В Японии есть красивая традиция восстанавливать разбитые вещи, ценить их за пройденный путь, почитать их историю. Отреставрированные вещи становятся даже более дорогими... этого было недостаточно. Просто почувствовать себя ценной, чистой и красивой — этого было недостаточно для исцеления. Она знала, что сможет это сделать, и всё равно подозревала, что в ней притаилась какая-то скрытая брешь, через которую утекала энергия.
Она уже научилась приручать свой внутренний огонь с помощью творчества, управления состояниями, опоры на спокойствие. И этот огонь продолжал исцелять, расплавляя отдельные кусочки и соединяя их заново. И всё-таки были какие-то надтреснутости, которые требовали более высокой температуры, чем тот мерный ровный огонь, который она привыкла поддерживать. Тот яркий бушующий огонь, который требовался для полного исцеления, она боялась зажечь в себе. Она помнила, как обещания наслаждения оборачивались огромной болью и рассыпанием на кусочки, распихиванием себя по чёрным ящикам с желанием исчезнуть.
В глубине души она понимала: чтобы обрести целостность, ей нужно достигнуть пика состояния во всем своем существе, чтобы все её части объединились и горели одним и тем же светом. Чтобы каждый осколок разрешил себе расплавиться и объединиться в общем огне. Также она понимала, что она не сможет в нынешнем ее состоянии выдержать это. Не была уверена в том, что выдержит это высокое напряжение. Она чувствовала тревогу и страх, и в то же время какое-то предвкушение. Подобно птице феникс, она чувствовала, что время объединения всех ее частей близится.

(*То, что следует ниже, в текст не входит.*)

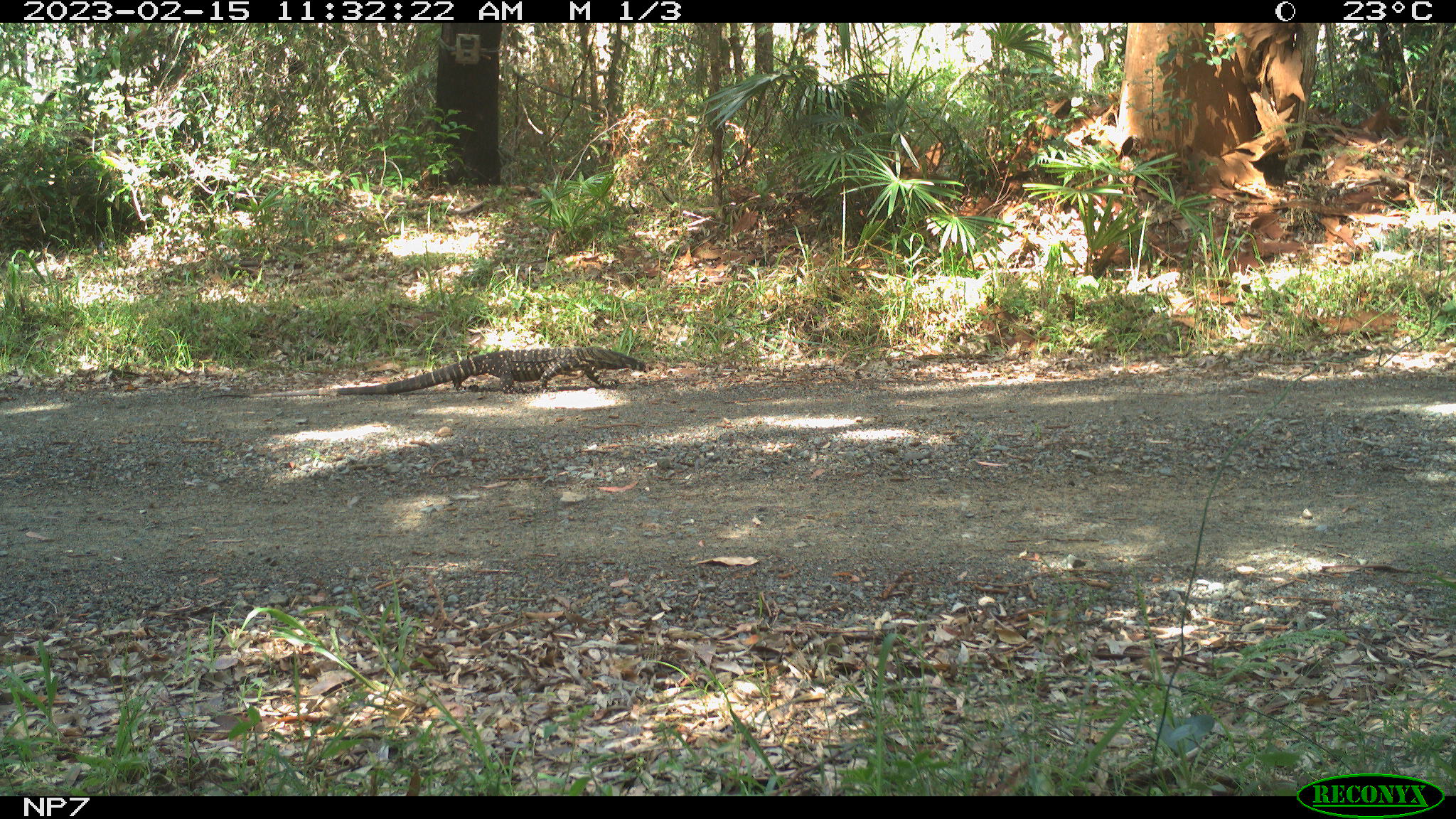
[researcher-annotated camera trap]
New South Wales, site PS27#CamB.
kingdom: Animalia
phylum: Chordata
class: Reptilia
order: Squamata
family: Varanidae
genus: Varanus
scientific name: Varanus varius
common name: lace monitor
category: goanna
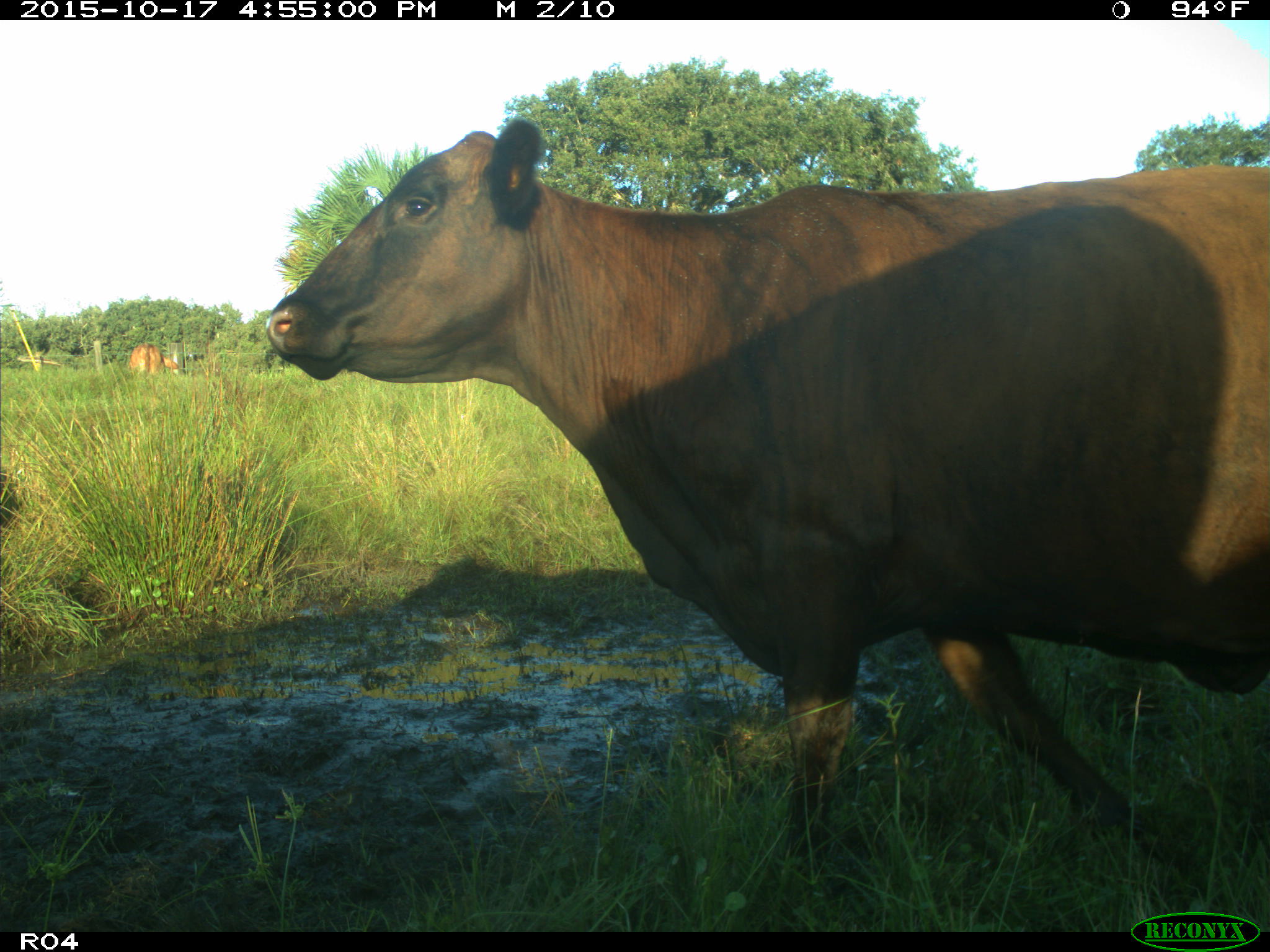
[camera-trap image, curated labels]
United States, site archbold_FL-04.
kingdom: Animalia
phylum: Chordata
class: Mammalia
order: Artiodactyla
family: Bovidae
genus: Bos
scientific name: Bos taurus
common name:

Ей и хотелось открыть оставшиеся чёрные ящики, и не хотелось. В общем, она просто продолжала болеть и волноваться, считая это лучшим из известных ей вариантов. Она думала, что должна соответствовать каким-то формочкам, чтобы общество ее приняло. Эта девочка долго боялась... до тех пор, пока ей не надоело бояться. И тогда она решила: «Зачем мне бояться, я устала бояться, я уже там всё знаю. Я уже похожа на тех, кто боится собственной тени и живёт мёртвой стабильной жизнью, боится принять этот огонь, эту искренность».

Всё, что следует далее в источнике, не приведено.